1. Which DNA binding domain is seen in region 4.2 of sigma factor?
a) Zinc fingers
b) Helix turn helix
c) Leucine zipper
d) Beta barrel
Explanation: Region 4.2 of sigma subunit has a helix turn helix motif that helps it to bind to the major groove of DNA. The similar motif has been seen in region 3 as well. Zinc fingers and leucine zipper are examples of other DNA binding motif
2. Which sigma factor is bound to Rse A?
a) σD
b) σG
c) σF
d) σE
Explanation: Rse A binds σE and prevents it from activating transcription. Under extreme conditions this binding is broken by cleavage of c terminal cytosolic tail of transmambrane Rse A, thus releasing σE for transcribing necessary genes.
3. You artificially increase the level of σ32 in an E. coli culture. What will you expect to see?
a) rpo H transcription permanently inhibited
b) cdc transcription constitutively turned on
c) rpo H temporarily activated
d) cdc 6 permanently turned off
Explanation: σ32 is necessary for transcribing genes like rpo H that helps in surviving heat shock while it doesn’t act on cdc6 that has a role in replication. As σ32 is unstable it temporarily turns on rho H till the concentration ratio of σ32 and σ70 returns to normal.
4. If a bacteria is facing lack of carbon sources in the media, which sigma factor concentration is expected to increase?
a) Sigma E
b) Sigma S
c) Sigma 70
d) Sigma 32
Explanation: Sigma S is synthesized when the cell is under stressed conditions as in stationary phase. It transcribes rpo S gene which helps to overcome carbon starvation in stationary phase. Sigma E works in extreme conditions of shock, while sigma 70 and 43 work in normal conditions.
5. You want your bacterial culture to grow well so you made an enriched media with all forms of carbohydrates. Which of this carbohydrate should you restore first if you want the culture to keep growing at the same rate?
a) Glucose
b) Lactose
c) Galactose
d) Fructose
Explanation: Prokaryotes first use all the glucose in the media to derive energy. Only when they sense a low glucose level they search alternative energy sources like lactose, fructose or galactose.
6. In a mero-diploid you have one I- and one I+ Repressor gene in the two lac operons. I+ is wild type while I- is a mutant which produces a repressor that doesn’t bind. What would be the functionality of the diploid?
a) Function normally
b) Will be non-functional
c) May or may not function
d) Will have impaired functioning
Explanation: The set of gene product produced from the wild type I+ loci will be sufficient to induce repression in both the operons. Thus, the system will not be impaired or non-functional.

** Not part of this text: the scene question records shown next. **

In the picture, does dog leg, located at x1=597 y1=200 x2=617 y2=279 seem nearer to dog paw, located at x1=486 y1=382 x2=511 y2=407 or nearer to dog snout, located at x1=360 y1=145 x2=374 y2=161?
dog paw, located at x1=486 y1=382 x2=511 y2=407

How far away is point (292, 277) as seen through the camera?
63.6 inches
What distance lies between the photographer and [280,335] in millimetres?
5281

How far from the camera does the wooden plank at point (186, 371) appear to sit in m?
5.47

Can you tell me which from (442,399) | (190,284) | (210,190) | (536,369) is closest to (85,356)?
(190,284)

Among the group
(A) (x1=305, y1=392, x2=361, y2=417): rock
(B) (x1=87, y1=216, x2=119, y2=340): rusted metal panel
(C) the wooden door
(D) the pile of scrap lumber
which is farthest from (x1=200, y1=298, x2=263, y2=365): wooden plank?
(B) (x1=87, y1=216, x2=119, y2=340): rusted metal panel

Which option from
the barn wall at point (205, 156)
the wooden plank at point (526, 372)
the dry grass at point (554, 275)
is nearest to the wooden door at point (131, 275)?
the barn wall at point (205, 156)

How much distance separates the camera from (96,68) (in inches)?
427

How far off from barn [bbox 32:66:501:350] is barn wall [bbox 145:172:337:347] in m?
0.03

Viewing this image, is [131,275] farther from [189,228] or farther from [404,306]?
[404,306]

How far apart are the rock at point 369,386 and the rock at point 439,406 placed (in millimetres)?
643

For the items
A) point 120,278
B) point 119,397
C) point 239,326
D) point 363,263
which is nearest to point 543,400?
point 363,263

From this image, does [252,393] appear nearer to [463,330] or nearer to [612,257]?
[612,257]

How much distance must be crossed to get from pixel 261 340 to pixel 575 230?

7. Which of these Lac operon mero- diploid will be constitutively turned on? Considering the terms has their usual meaning.
a) I+ + P + O+ + Z+ + Y+ + A+ / I+ + P+ O+ + Z+ + Y+ + A+
b) I+ + P + OC + Z+ + Y+ + A+ / I+ + P+ O+ + Z+ + Y+ + A+
c) Is + P + O+ + Z+ + Y+ + A+ / I+ + P+ O+ + Z+ + Y+ + A+
d) I+ + P + O+ + Z+ + Y+ + A+ / I– + P+ O+ + Z+ + Y+ + A+
Explanation: OC is an operon that can’t bind to the repressor. Consecutively it is always turned on. IS produces a repressor which binds tightly to operon and never lets it turn on- This is the case of constitutively turning off.
8. Which of these combinations will result is am operon that can never produce beta galactosidse?
a) I– + P + O+ + Z+ + Y+ + A+ / I+ + P+ O+ + Z+ + Y+ + A+
b) I+ + P + OC + Z– + Y+ + A+ / I+ + P+ O+ + Z– + Y+ + A+
c) Is + P + OC + Z+ + Y+ + A+ / I+ + P+ OC + Z+ + Y+ + A+
d) I-d + P + O+ + Z+ + Y+ + A+ / I– + P+ O+ + Z+ + Y+ + A+
Explanation: This is because although this operon is constitutively turned on, yet it has a mutated lac Z gene which produces beta galactosidase. This mutation exists in both of the loci so it can’t produce this enzyme even if the operon is on.
9. Which of the Ars operon regulation site is actually preventing RNA polymerase from binding and producing the Ara genes BAD?
a) O1
b) O2
c) P
d) Z
Explanation: Although O2 is much farther from the ara promoter P yet it can regulate P as it loops out and reaches the site. On the other hand O1 however being closer doesn’t control the promoter of BAD genes
10. Which of these Ara genes is a mode of feedback autoregulation?
a) Ara A
b) Ara B
c) Ara C
d) Ara D
Explanation: As ara C level rises it itself binds beside its promoter preventing the RNA polymerase to bind to the same there by having a negative feedback control. Ara BAD promoter lacks this type of control and is regulate din different way.